In the absence of clear guidance, a recent report from the American Civil Liberties Union suggests, law enforcement agencies are making up the rules as they go along, often obtaining location data from cellphone carriers without a warrant even for routine investigations. Last week, a House subcommittee considered a bill that would address this threat to privacy by requiring a warrant for geolocational surveillance, regardless of the method used.
While the Supreme Court's decision involved surveillance that required a trespass on the target's property, five justices seemed to agree the real issue was the sensitive information collected by continually tracking his car for 28 days. As the U.S. Court of Appeals for the D.C. Circuit observed in the same case, "A person who knows all of another's travels can deduce whether he is a weekly churchgoer, a heavy drinker, a regular at the gym, an unfaithful husband, an outpatient receiving medical treatment, an associate of particular individuals or political groups -- and not just one such fact about a person, but all such facts."
Cellphone tracking can be even more revealing, since people take their phones everywhere, including private indoor locations.

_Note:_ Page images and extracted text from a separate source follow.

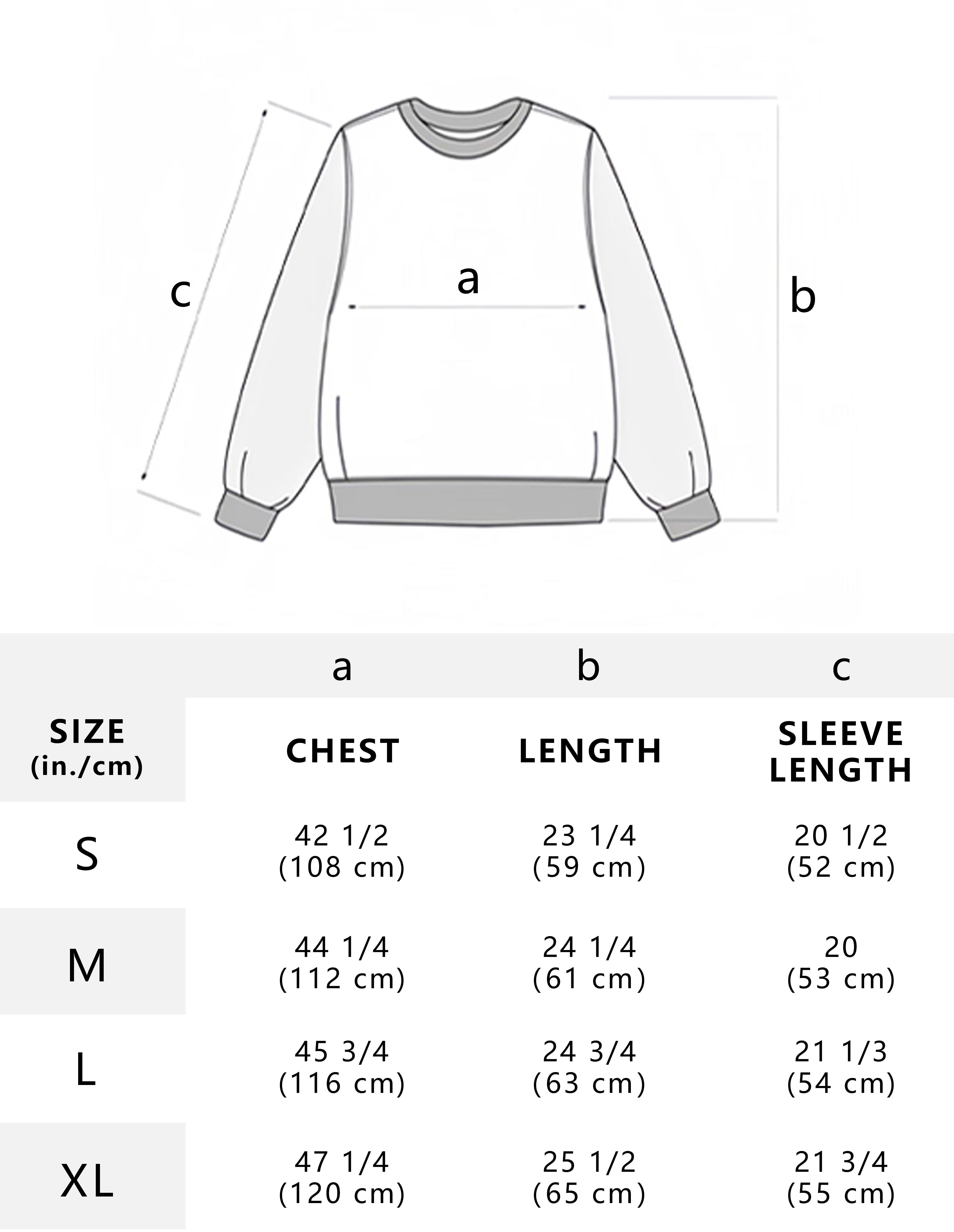 c

a

b

| | a | b | c |
|---|---|---|---|
| SIZE (in./cm) | CHEST | LENGTH | SLEEVE LENGTH |
| S | 42 1/2 (108 cm) | 23 1/4 (59 cm) | 20 1/2 (52 cm) |
| M | 44 1/4 (112 cm) | 24 1/4 (61 cm) | 20 (53 cm) |
| L | 45 3/4 (116 cm) | 24 3/4 (63 cm) | 21 1/3 (54 cm) |
| XL | 47 1/4 (120 cm) | 25 1/2 (65 cm) | 21 3/4 (55 cm) |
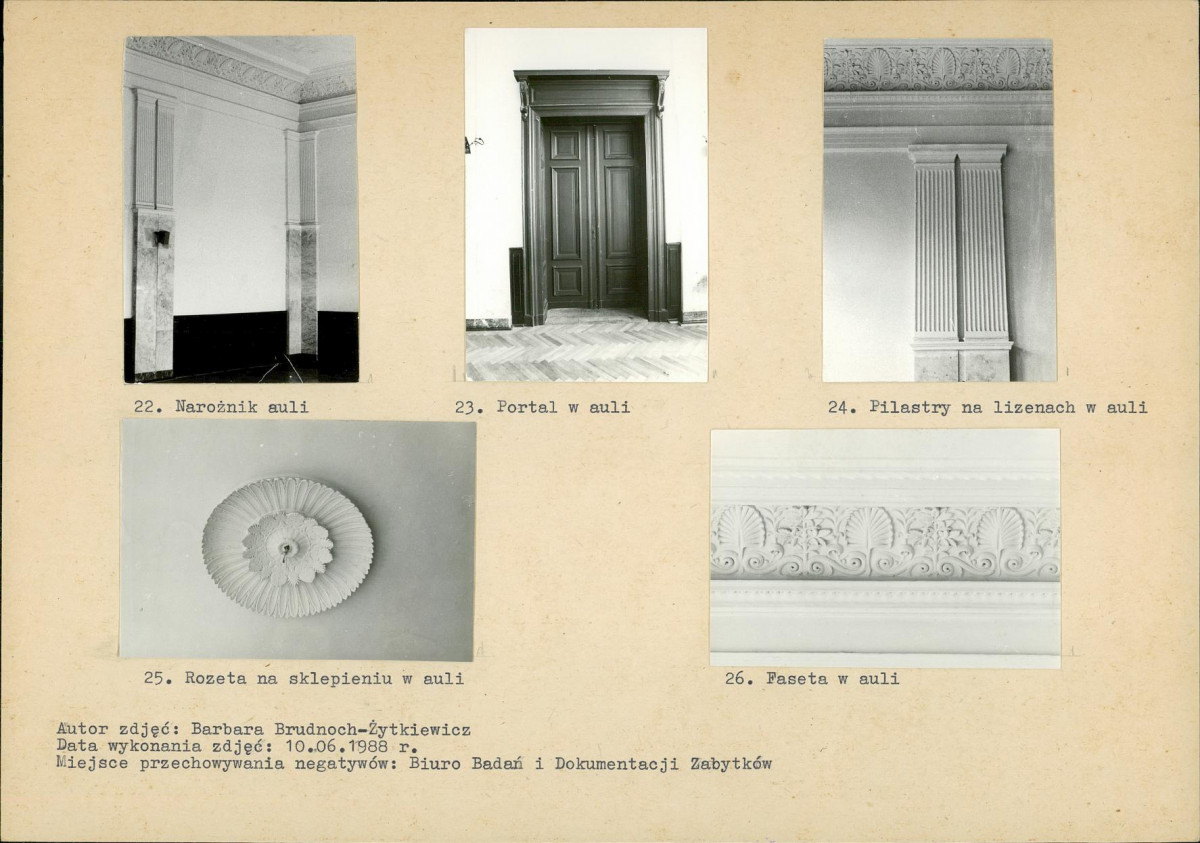 22. Narożnik auli

23. Portal w auli

24. Pilastry na lizenach w auli

25. Rozeta na sklepieniu w auli

26. Faseta w auli

Autor zdjęć: Barbara Brudnoch-Żytkiewicz
Data wykonania zdjęć: 10.06.1988 r.
Miejsce przechowywania negatywów: Biuro Badań i Dokumentacji Zabytków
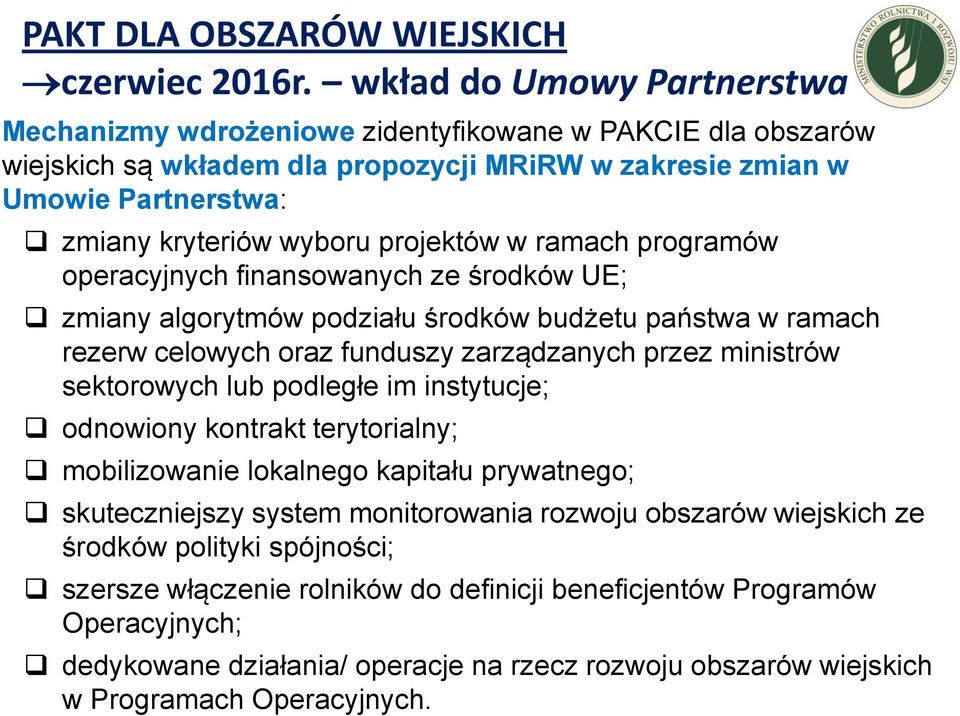 PAKT DLA OBSZARÓW WIEJSKICH
→czerwiec 2016r. – wkład do Umowy Partnerstwa

MINISTERSTWO ROLNICTWA I ROZWOJU WSI

Mechanizmy wdrożeniowe zidentyfikowane w PAKCIE dla obszarów wiejskich są wkładem dla propozycji MRiRW w zakresie zmian w Umowie Partnerstwa:

❑ zmiany kryteriów wyboru projektów w ramach programów operacyjnych finansowanych ze środków UE;
❑ zmiany algorytmów podziału środków budżetu państwa w ramach rezerw celowych oraz funduszy zarządzanych przez ministrów sektorowych lub podległe im instytucje;
❑ odnowiony kontrakt terytorialny;
❑ mobilizowanie lokalnego kapitału prywatnego;
❑ skuteczniejszy system monitorowania rozwoju obszarów wiejskich ze środków polityki spójności;
❑ szersze włączenie rolników do definicji beneficjentów Programów Operacyjnych;
❑ dedykowane działania/ operacje na rzecz rozwoju obszarów wiejskich w Programach Operacyjnych.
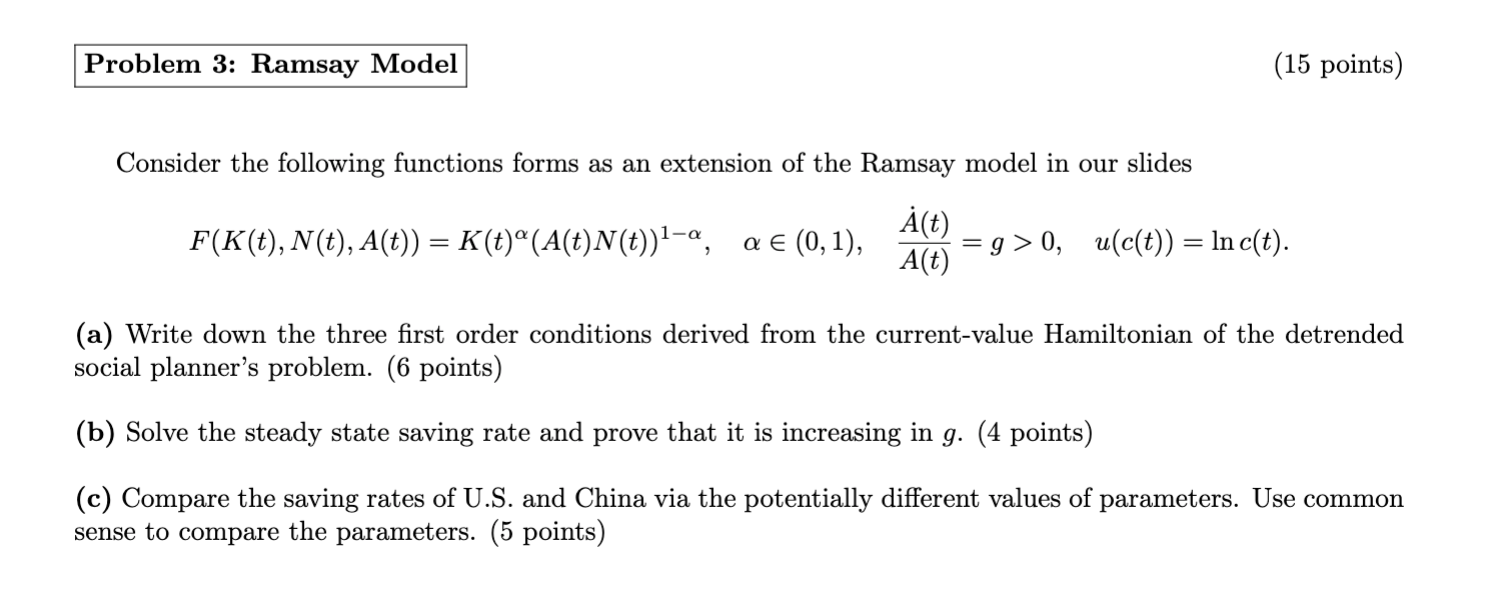 Problem 3: Ramsay Model

(15 points)

Consider the following functions forms as an extension of the Ramsay model in our slides

$F(K(t), N(t), A(t)) = K(t)^{\alpha}(A(t)N(t))^{1-\alpha}, \quad \alpha \in (0,1), \quad \frac{\dot{A}(t)}{A(t)} = g > 0, \quad u(c(t)) = \ln c(t).$

(a) Write down the three first order conditions derived from the current-value Hamiltonian of the detrended social planner's problem. (6 points)

(b) Solve the steady state saving rate and prove that it is increasing in $g$. (4 points)

(c) Compare the saving rates of U.S. and China via the potentially different values of parameters. Use common sense to compare the parameters. (5 points)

Furthermore, carriers retain location records for months or years, creating a trove of personal data that law enforcement agencies can peruse at will if there is no requirement for judicial authorization.
"There have always been facets of American life that have been uniquely safeguarded from the intrusive interference and observation of government," the ACLU's Catherine Crump told the House Judiciary Committee's Subcommittee on Crime, Terrorism and Homeland Security last week. "Geolocation surveillance threatens to make even those aspects of life an open book to government."
Crump was testifying in support of the Geolocational Privacy and Surveillance (GPS) Act, a bill introduced by Rep. Jason Chaffetz, R-Utah, that would require the government to obtain a probable-cause warrant before intercepting or demanding geolocation data, except in emergencies and cases involving foreign intelligence.
That rule is considerably more protective than the Justice Department's current policy, which is to seek a warrant only for real-time tracking of cellphones using GPS or triangulation (a technique that helps locate a phone within the sector served by the nearest base station).
But, as Crump observed, "this is a meaningless distinction," since investigators can convert live tracking into historical records simply by waiting a minute or two before looking at the data. In any case, the Justice Department's rule bizarrely implies that examining six months of location records is somehow less intrusive than tracking a cellphone in real time for a day.
Furthermore, as University of Pennsylvania computer scientist Matt Blaze noted in his testimony on the GPS Act, the sectors served by each cellphone base station are becoming smaller and smaller as carriers strive to keep up with increasing demands on their networks. That means it may be possible to identify a target's specific location without GPS or triangulation, simply by knowing the closest base station, which is information cellphones automatically collect.
While the federal approach to cellphone tracking makes little sense, the ACLU reported last month that local policies "are in a state of chaos, with different towns following different rules -- or in some cases, having no rules at all."
Examining documents from more than 200 law enforcement agencies, the ACLU found that only a few had a general policy of seeking a warrant for cellphone tracking. Some do warrantless tracking only in life-threatening emergencies, but many do it routinely.
Our privacy deserves more respect. The GPS Act would provide it.